From ‘unhappy’ barista to coffee waste entrepreneur


Melbourne-based recycling company, Reground, has launched a sustainability initiative with Italian coffee manufacturer Lavazza during the Australian Open (AO) 2020. From Lavazza’s Garden Square and Grand Slam Café, Reground is looking at the collection of used coffee grounds from more than 200,000 coffees anticipated to be sold across the two-week event.

Ninna K. Larsen and Kaitlin Reid from Reground

Startup

By Darcy Song

Coffee waste recycling startup, Reground, launched their sustainability initiative with no other than well-known coffee manufacturer Lavazza, at The Australian Open 2020.

From Lavazza’s cafes at the tournament, Reground was looking at the collection of used coffee grounds from more than 200,000 coffees sold across the two-week event.

Especially troubled by the volume of wasted coffee grounds each day, Ninna Larsen took a career change from working as a barista in Melbourne’s Brunswick to founding Reground — a recycling business that aims to divert coffee grinds locally.

“I felt unhappy with my own contribution to the waste problem and thought to myself ‘what can I do to help address the issue and, more importantly, solve it?” she said.

In Australia — a country with a world-famous coffee culture — there is no better way to start a day than with a lovely morning cuppa.

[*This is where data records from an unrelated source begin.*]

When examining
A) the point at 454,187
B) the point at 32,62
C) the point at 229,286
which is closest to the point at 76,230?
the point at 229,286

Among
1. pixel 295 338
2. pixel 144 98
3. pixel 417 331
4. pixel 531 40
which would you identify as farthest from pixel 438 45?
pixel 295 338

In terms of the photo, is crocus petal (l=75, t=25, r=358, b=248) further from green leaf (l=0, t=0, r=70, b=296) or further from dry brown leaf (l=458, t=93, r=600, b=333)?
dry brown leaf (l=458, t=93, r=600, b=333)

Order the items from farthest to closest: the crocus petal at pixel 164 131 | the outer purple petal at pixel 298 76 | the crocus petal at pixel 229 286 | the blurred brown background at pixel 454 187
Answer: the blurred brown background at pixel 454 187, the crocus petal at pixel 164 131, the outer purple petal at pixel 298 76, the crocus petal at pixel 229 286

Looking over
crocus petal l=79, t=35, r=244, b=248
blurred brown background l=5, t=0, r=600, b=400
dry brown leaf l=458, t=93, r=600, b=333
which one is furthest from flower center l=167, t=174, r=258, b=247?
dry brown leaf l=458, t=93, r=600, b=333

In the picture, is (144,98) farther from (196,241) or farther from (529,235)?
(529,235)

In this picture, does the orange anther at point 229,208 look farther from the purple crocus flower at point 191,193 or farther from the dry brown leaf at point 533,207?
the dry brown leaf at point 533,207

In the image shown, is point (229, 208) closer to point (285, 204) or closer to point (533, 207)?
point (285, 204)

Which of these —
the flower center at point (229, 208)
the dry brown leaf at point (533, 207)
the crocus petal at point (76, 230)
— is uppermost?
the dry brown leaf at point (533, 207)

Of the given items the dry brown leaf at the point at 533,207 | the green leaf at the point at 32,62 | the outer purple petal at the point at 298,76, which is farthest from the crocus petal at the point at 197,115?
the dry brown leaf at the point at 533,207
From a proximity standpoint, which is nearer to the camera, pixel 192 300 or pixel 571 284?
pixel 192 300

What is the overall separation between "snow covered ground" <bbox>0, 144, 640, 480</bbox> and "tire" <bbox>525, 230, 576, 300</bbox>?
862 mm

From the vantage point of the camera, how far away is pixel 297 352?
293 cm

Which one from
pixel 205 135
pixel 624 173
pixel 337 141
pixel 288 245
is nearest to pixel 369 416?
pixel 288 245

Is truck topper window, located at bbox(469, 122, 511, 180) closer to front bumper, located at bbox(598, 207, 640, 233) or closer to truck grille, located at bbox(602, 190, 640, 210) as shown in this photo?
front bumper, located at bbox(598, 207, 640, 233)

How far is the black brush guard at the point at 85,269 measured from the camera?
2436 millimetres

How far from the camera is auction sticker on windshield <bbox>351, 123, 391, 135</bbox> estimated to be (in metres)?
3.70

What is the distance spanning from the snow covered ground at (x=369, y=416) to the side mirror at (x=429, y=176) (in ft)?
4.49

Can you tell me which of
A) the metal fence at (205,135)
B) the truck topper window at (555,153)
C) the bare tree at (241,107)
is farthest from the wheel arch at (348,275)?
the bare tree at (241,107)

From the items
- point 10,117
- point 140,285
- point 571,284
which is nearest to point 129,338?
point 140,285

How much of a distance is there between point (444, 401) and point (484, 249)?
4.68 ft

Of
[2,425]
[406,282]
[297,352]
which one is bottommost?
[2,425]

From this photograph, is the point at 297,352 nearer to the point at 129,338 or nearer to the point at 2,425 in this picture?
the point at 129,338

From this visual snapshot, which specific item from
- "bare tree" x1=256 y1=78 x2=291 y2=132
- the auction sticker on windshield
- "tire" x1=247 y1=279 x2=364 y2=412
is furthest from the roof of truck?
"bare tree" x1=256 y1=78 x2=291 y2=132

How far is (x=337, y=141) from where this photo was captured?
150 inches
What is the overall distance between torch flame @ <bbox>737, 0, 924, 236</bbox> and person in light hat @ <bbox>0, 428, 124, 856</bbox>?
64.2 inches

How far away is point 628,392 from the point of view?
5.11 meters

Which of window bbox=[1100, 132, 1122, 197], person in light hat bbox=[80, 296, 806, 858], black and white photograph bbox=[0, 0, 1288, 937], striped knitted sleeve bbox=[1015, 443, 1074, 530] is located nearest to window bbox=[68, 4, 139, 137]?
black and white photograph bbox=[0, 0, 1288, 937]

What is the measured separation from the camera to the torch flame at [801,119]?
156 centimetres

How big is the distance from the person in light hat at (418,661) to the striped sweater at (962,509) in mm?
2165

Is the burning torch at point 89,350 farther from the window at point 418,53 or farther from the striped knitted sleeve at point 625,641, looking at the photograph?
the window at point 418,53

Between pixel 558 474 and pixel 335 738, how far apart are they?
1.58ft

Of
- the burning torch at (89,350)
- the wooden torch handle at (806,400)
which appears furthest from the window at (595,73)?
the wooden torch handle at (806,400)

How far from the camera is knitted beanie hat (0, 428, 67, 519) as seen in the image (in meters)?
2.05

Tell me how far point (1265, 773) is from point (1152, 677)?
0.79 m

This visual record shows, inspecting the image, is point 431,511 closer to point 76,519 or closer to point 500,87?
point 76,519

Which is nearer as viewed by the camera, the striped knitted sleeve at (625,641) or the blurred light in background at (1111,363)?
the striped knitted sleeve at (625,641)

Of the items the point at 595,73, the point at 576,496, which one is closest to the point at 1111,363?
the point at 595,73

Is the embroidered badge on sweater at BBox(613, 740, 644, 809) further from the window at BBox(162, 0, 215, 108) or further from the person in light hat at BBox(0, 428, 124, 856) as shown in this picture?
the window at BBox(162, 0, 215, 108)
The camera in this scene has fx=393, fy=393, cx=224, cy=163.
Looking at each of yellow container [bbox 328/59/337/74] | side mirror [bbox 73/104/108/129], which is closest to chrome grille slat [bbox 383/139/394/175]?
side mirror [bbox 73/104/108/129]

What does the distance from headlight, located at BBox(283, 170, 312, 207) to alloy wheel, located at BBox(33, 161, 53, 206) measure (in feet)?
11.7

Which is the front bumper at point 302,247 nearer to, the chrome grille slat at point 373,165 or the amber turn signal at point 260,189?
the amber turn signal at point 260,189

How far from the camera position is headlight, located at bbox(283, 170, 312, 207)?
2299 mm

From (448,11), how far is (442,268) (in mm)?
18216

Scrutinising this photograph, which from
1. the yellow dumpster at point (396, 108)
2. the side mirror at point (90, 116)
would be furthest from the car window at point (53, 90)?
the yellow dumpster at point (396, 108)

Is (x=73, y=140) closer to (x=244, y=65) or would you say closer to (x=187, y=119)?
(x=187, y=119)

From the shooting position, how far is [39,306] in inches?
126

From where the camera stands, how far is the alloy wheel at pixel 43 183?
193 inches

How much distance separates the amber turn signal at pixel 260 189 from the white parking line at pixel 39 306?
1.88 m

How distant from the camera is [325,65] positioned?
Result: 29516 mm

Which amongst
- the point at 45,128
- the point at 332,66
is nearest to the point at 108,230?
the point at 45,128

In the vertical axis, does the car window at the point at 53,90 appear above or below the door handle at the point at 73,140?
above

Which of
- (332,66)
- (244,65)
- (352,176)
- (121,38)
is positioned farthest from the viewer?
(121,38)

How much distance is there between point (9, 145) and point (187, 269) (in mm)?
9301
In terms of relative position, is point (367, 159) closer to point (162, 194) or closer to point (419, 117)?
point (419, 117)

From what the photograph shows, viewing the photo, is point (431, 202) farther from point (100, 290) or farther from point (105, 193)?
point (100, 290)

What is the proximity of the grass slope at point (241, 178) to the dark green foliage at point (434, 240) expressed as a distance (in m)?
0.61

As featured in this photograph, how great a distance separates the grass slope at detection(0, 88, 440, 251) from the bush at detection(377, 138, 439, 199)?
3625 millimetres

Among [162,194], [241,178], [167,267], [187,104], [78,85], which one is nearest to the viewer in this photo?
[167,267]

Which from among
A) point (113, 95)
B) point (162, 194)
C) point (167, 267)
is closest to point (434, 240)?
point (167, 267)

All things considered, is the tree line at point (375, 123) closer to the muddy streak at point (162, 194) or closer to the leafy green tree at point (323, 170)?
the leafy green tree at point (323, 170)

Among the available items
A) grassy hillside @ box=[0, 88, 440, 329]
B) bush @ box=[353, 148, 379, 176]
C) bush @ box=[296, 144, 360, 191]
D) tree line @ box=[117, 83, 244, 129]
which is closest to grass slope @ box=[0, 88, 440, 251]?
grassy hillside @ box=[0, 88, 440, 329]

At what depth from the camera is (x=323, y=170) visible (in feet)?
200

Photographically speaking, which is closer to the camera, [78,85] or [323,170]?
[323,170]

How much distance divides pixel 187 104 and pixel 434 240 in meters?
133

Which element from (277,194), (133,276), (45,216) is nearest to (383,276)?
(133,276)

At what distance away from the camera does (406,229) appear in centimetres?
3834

  • However, it is also no secret that the country’s beloved drink comes with hidden costs that burden the environment with waste, including
    An estimated 1 billion disposable cups used by Australians each year
  • Around 3 million single-serve pods consumed across the country every single day
  • An average of about 80kg of used coffee grounds produced by Australian cafes each week

Read more: 25-year-old, Gabby Samkova, raises $37,455 on Kickstarter to launch sustainable towel brand

Having landed on the partnership with Lavazza during AO 2020, Reground utilised the initiative to divert used coffee grounds from waste and transformed it into the resource for local communities.

Residential and local community gardens across Melbourne benefited from receiving used coffee grounds, which helped build soil and created great compost.

With the model of hyperlocal diversion and the production of food grown from coffee waste, Ninna suggested that individual coffee drinkers could work together to build a new future.

“The strongest impact on the local community will be the amount of fresh food we can produce with this resource, which would otherwise be headed straight for landfill.

“It’s something so simple yet quite remarkable when you think about it.”

The company also sought the opportunity of AO 2020 to raise awareness about coffee sustainability amongst a global audience.

“Teaching everyday coffee-drinkers the value of using coffee grounds as a resource is the foundation on which Reground was built,” Ninna said.

“The partnership with Lavazza provided a unique chance for us to not only repurpose grinds — but make aware the thousands of people attending the Australian Open of the importance of sustainable coffee waste removal.”

With understandings of large-scale events gained from participating in AO 2020, Reground is looking to open up more recycling and waste-free options for both large and small clients alike.

Lavazza is a sponsor of the Australian Open and the only food and drink sponsor of all four Grand Slams.

The company also is also looking to further another one of its social responsibility project, ¡Tierra!, which improves the social and environmental conditions and production techniques of some coffee producing communities.